◆ DIRECTIONS FOR THIS TASK:
Determine how many of the lines below include "common", then respond with that number and no other text.

Collected data entries:
_____
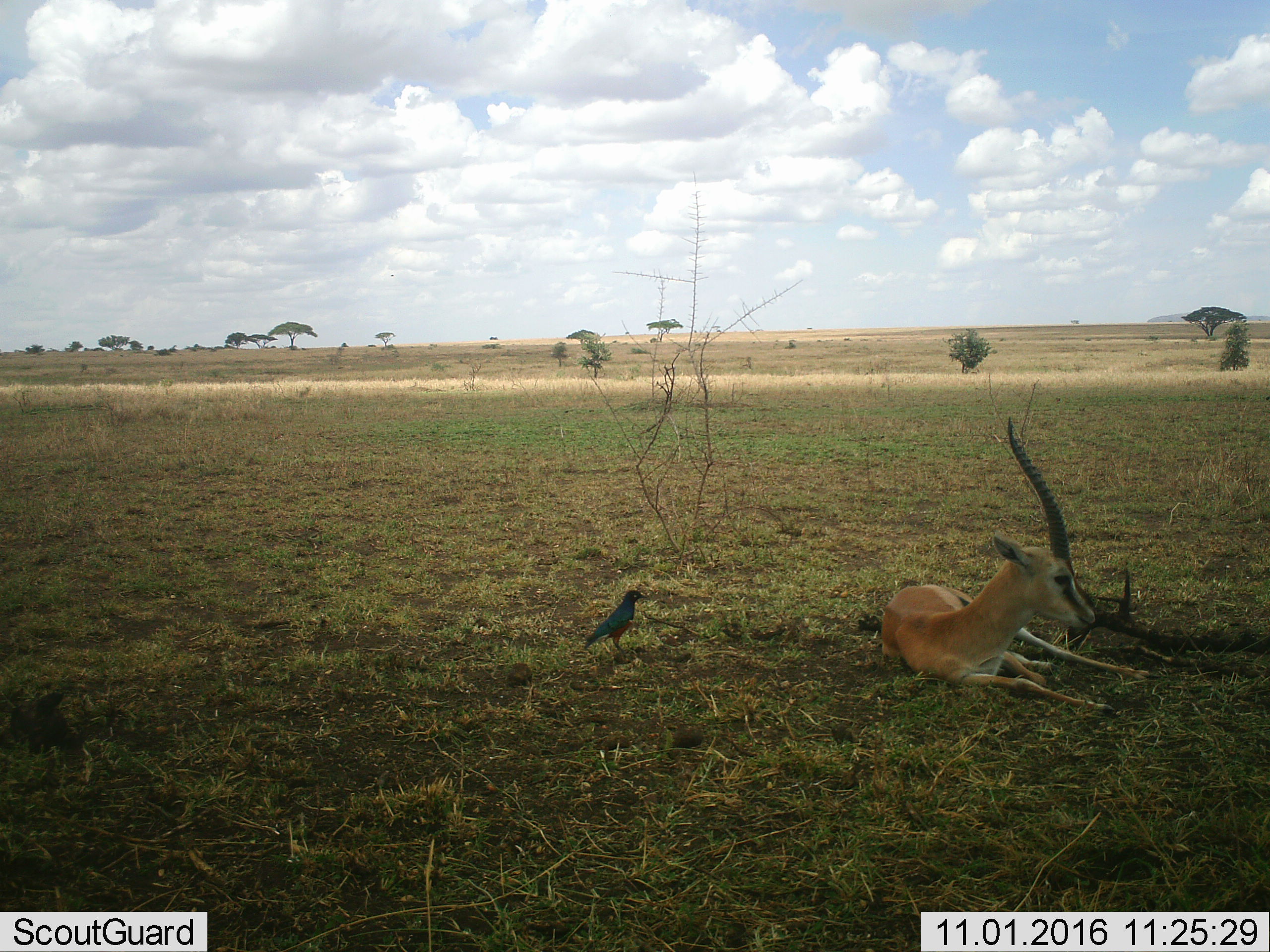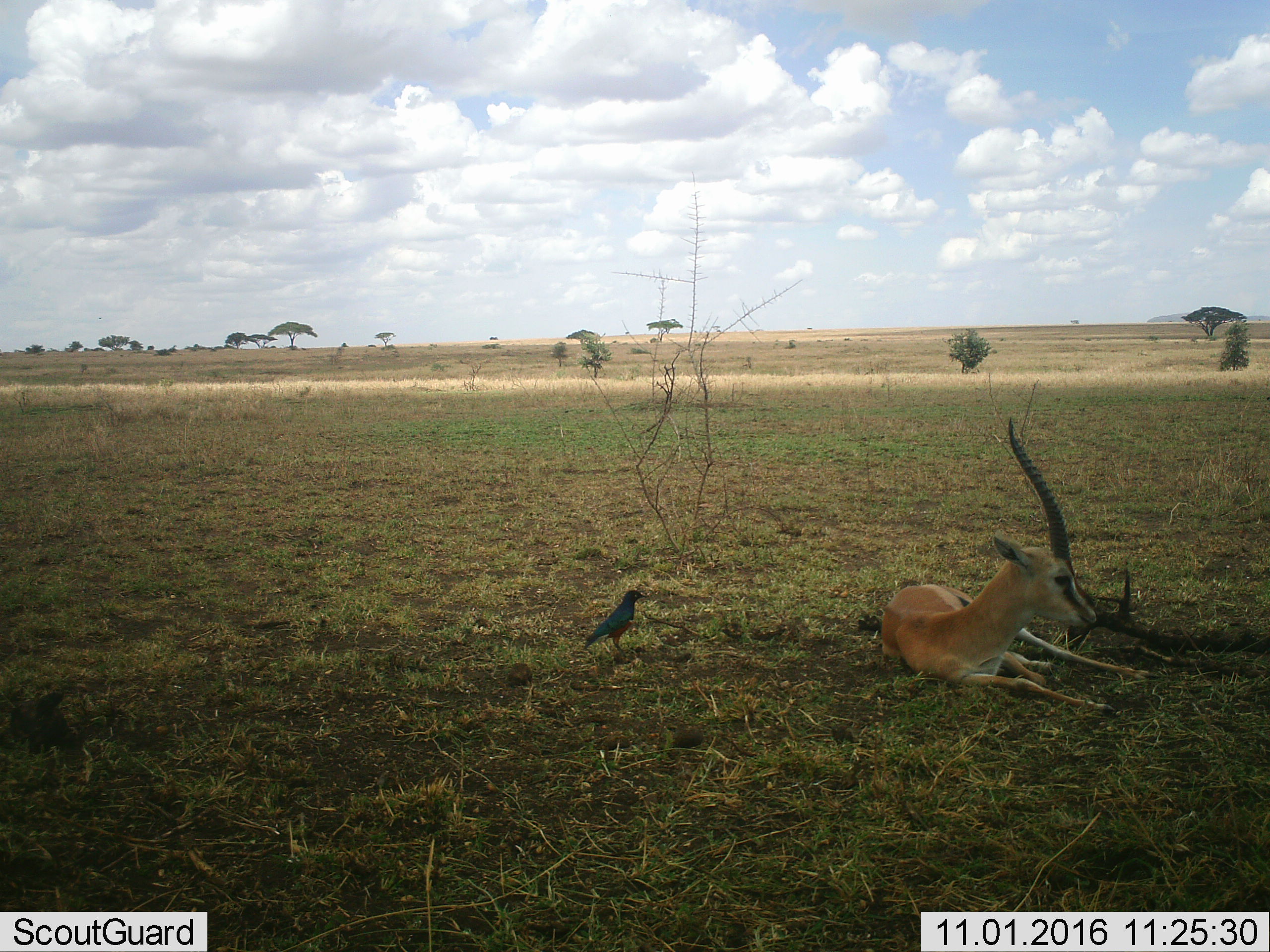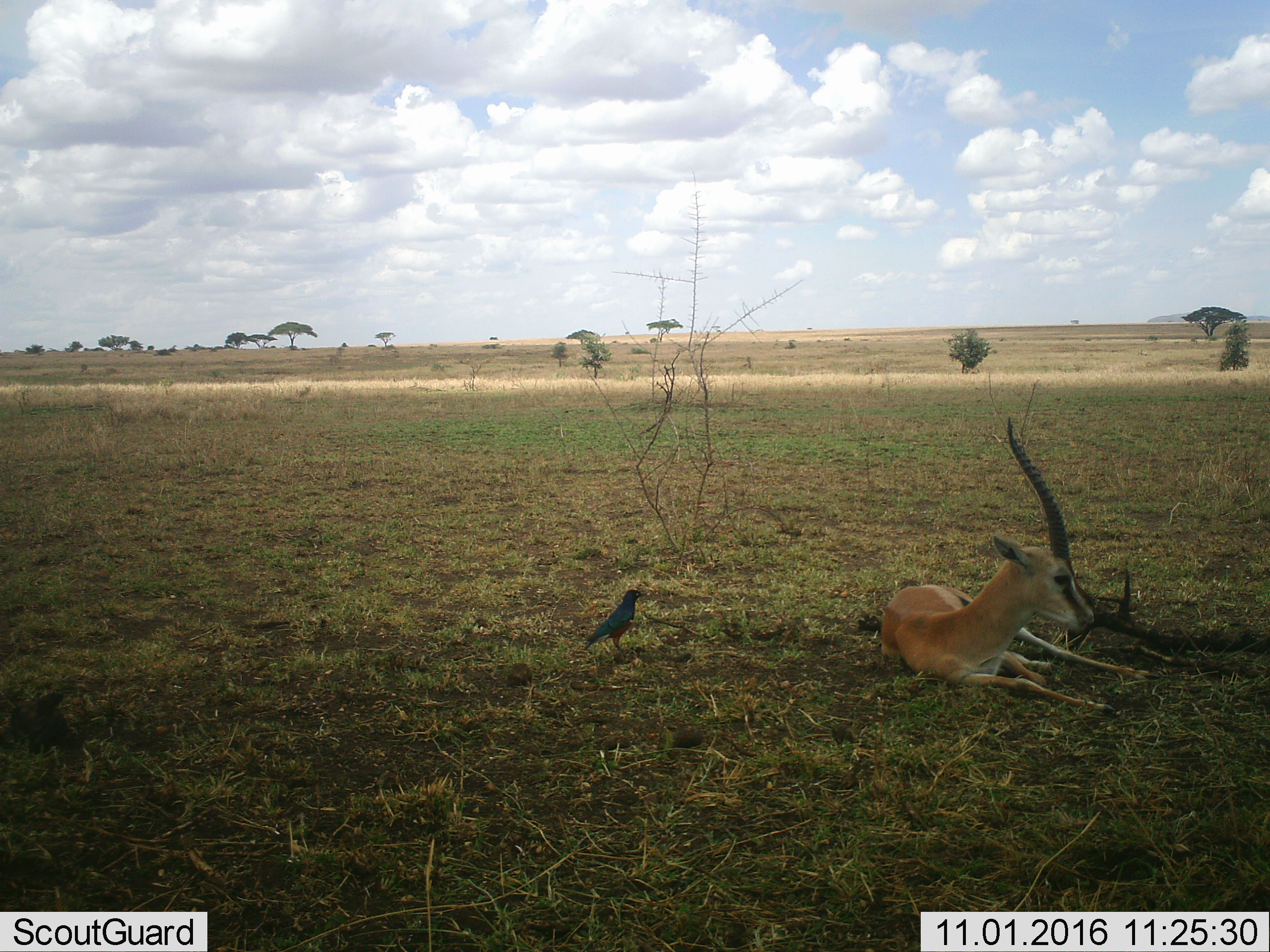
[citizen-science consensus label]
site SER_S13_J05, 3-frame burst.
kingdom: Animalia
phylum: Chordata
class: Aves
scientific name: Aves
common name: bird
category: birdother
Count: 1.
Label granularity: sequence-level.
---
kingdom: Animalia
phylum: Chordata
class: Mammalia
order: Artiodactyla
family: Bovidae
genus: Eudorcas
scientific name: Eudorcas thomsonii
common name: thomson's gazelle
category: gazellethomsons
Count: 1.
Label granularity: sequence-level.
_____
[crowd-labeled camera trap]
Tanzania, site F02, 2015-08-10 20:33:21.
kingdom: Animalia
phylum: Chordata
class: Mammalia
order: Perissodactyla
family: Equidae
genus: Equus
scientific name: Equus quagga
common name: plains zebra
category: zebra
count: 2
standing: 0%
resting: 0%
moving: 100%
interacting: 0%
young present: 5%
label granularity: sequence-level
_____
◆ OUTPUT OF THE TASK:
3